本文抜粋 -
········
人気連載「私の生き方」でも取材した、各分野で活躍する4名の女性が、20代で経験しておいてよかったことを教えてくれました。

今ではパリで6店舗。その軸になった「29歳で企業の勉強スタート」

Maison Landemaine(メゾン・ランドゥメンヌ)代表、パン職人 石川芳美さん

10代からさまざまなことに挑戦し、自分のやりたいことは"起業すること"だと気づき、29歳の時に、通信教育で事業計画を受講しました。電話での講義が当時の受講スタイルだったので、毎日寝る間を惜しんで勉強しました。

まずは、自分を見つめ直すことから始まり、『どうして起業したいのか』『何をしたいのか』など、細かくリサーチ。その勉強を基に、事業計画書を制作し、参加した事業計画コンテストではいい結果を得ることができました。

起業してから数年経った頃、コンテストに提出した事業計画書が偶然見つかりました。なにより驚いたのは、その事業計画書に書かれていた内容を覚えていなかったにも関わらず、まったく同じ内容で起業し、経営していたことです。そのことに気がついた時、自分の夢や目標を分析して具現化する作業は、同時に、自分の潜在意識へ刷り込みをする作業でもあったのだということを学びました。そんな経験もあり、周りからは『めずらしい!』と言われますが、今でも自分で事業計画を作っています。

夢や目標を抱いているなら、その夢や目標を自己分析することが大切です。そして、がむしゃらに前へ進むこと。そうすれば、何年か後に、夢が現実になっています。今がスタート地点であり、基礎作りをする時。ちゃんとスタートができれば、ゴールは必ず近づいてきます。夢を夢で終わらせないために、挑戦を続けることが一番大事です」
········
資料データ -

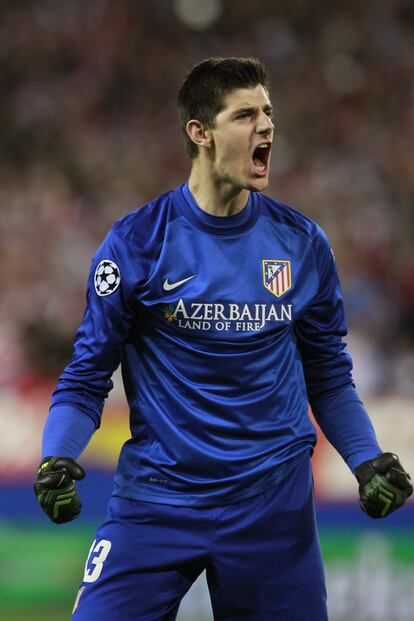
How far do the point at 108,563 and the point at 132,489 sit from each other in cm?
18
········
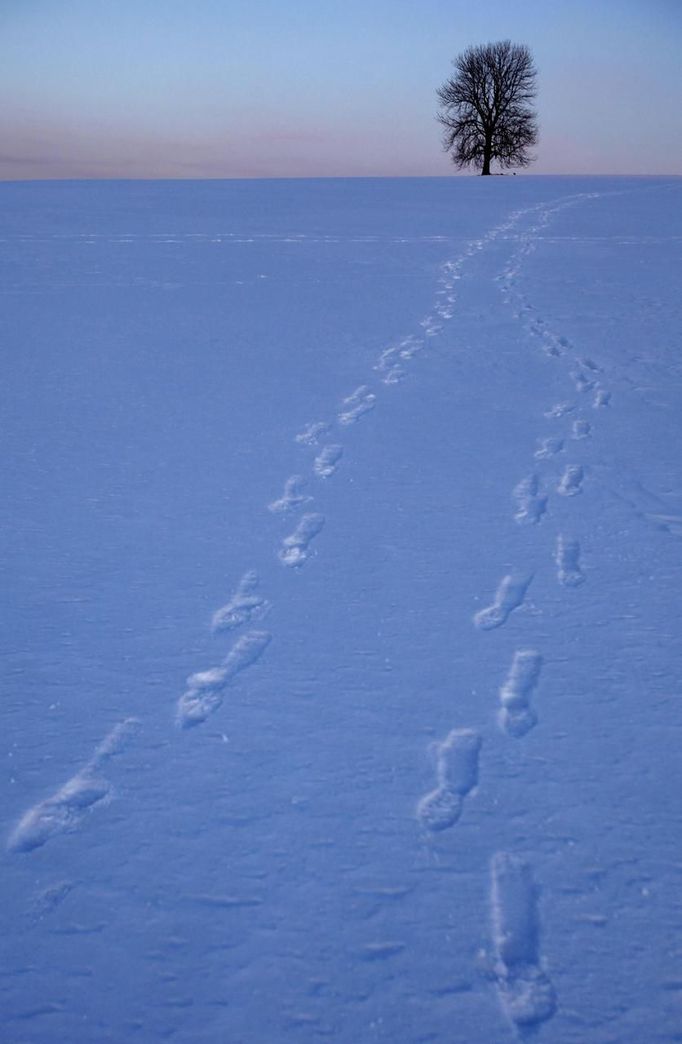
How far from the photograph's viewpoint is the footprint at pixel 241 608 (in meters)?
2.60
········
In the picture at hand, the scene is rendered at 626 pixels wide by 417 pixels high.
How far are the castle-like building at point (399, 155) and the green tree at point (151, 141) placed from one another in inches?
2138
········
課題 1 - 本文抜粋のうち「起業してから数年経った頃」で始まる段落を、主な事実を残したまま三文以内に縮めなさい。
課題 2 - 20代の経験を語る本文抜粋を、最後の文のあとから書き進めなさい。
この資料は、本文とは別の出典から取ったものです。

解答 1 - 起業から数年後、コンテストに提出した事業計画書が偶然見つかり、内容を覚えていなかったのにまったく同じ内容で起業し経営していたことに驚いた。そこから、夢や目標を分析して具現化する作業は自分の潜在意識への刷り込みでもあったと学んだ。この経験もあって、周りにめずらしいと言われながらも、今でも自分で事業計画を作っている。

解答 2 -
20代でやりたい仕事で"フリーランスになる道"を選択

コーディネーター/コニクソン プロダクションズ代表 マキ・コニクソンさん

「大学を卒業後、テレビ局に就職しました。給料もよく、安定した生活を送っていましたが、配属された部署では、私がやりたいと思っていたドキュメンタリーのインタビュー番組を作ることができませんでした。例え、やりたい仕事ができなくても、いい待遇や安定した生活を選択することもできたのですが、『自分がやりたいと思う仕事ができる環境を作ろう』という思いのほうが大きかったので、20代で退社を決意しました。

フリーランスの道を選択するということは、ある意味、自分自身との戦いでもあり、とても大きな挑戦でしたが、やりたいと思っている仕事をしていると、その他の時間を犠牲にしてでも仕事に没頭できるんですよね。どんなにいい給料をもらっていても、そのお金では、自分のやりたいことは買えないんだと実感しました。そして、『チーム一丸となってひとつのものを作り上げていくことが好きなんだなぁ~』と、改めて感じることもできました。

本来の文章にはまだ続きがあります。